Data shown:
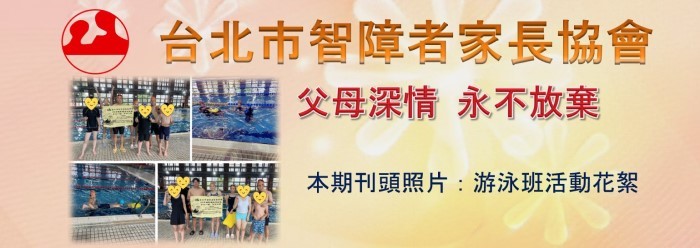 台北市智障者家長協會電子報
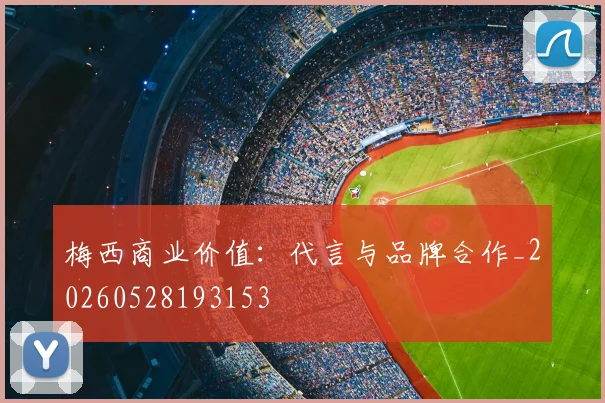 梅西商业价值：代言与品牌合作_20260528193153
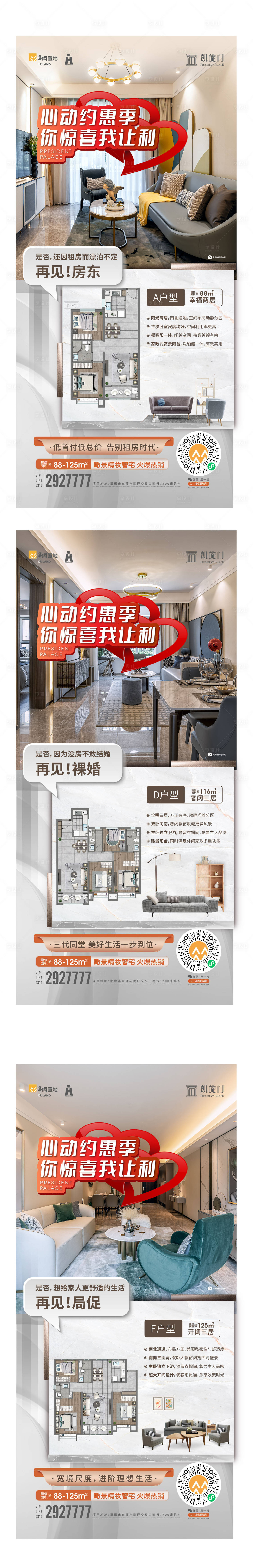 源文件下載【享設計】搜索編號：62280031648899841【地產戶型價值點海報】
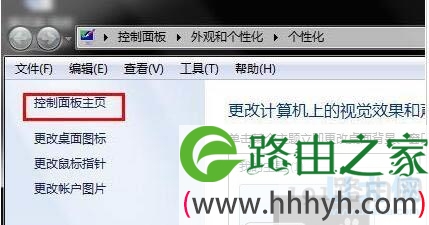win7系统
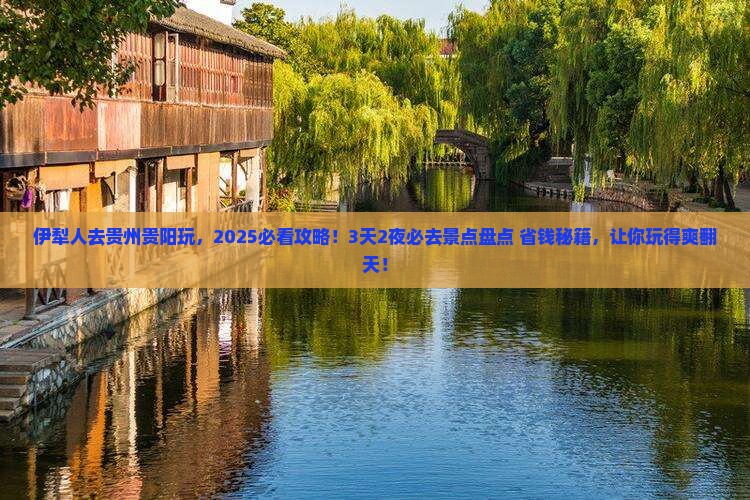 伊犁去贵州贵阳哪里玩
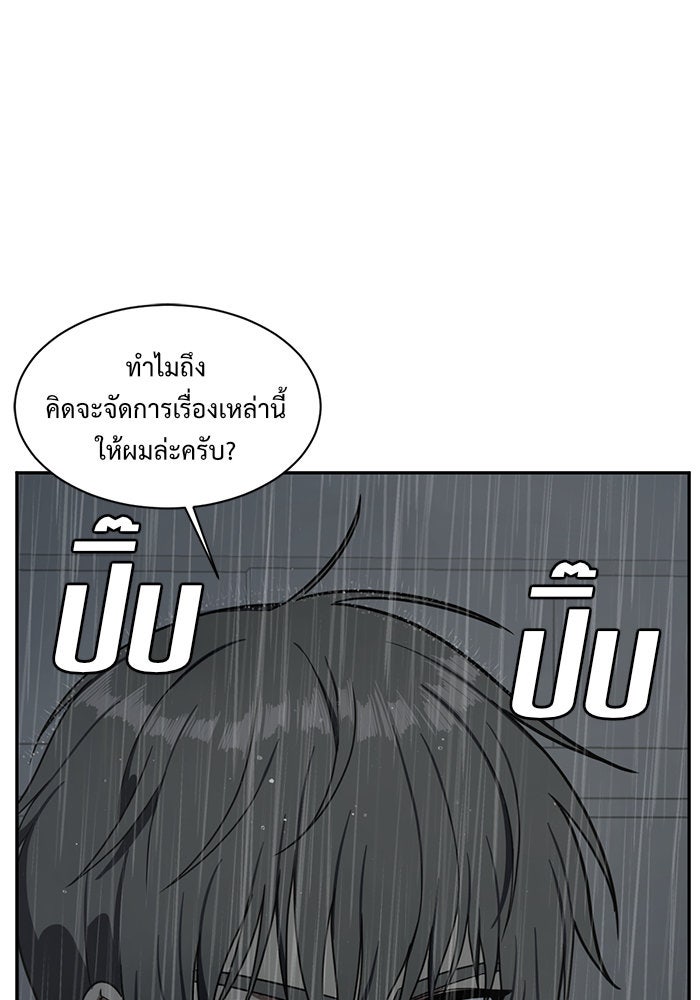 ช่วยเปลี่ยนฉันที - หน้า 78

Aim of the exercise: Return the entries verbatim, pictures excluded.

Result:
 台北市智障者家長協會電子報
 梅西商业价值：代言与品牌合作_20260528193153
 源文件下載【享設計】搜索編號：62280031648899841【地產戶型價值點海報】
win7系统
 伊犁去贵州贵阳哪里玩
 ช่วยเปลี่ยนฉันที - หน้า 78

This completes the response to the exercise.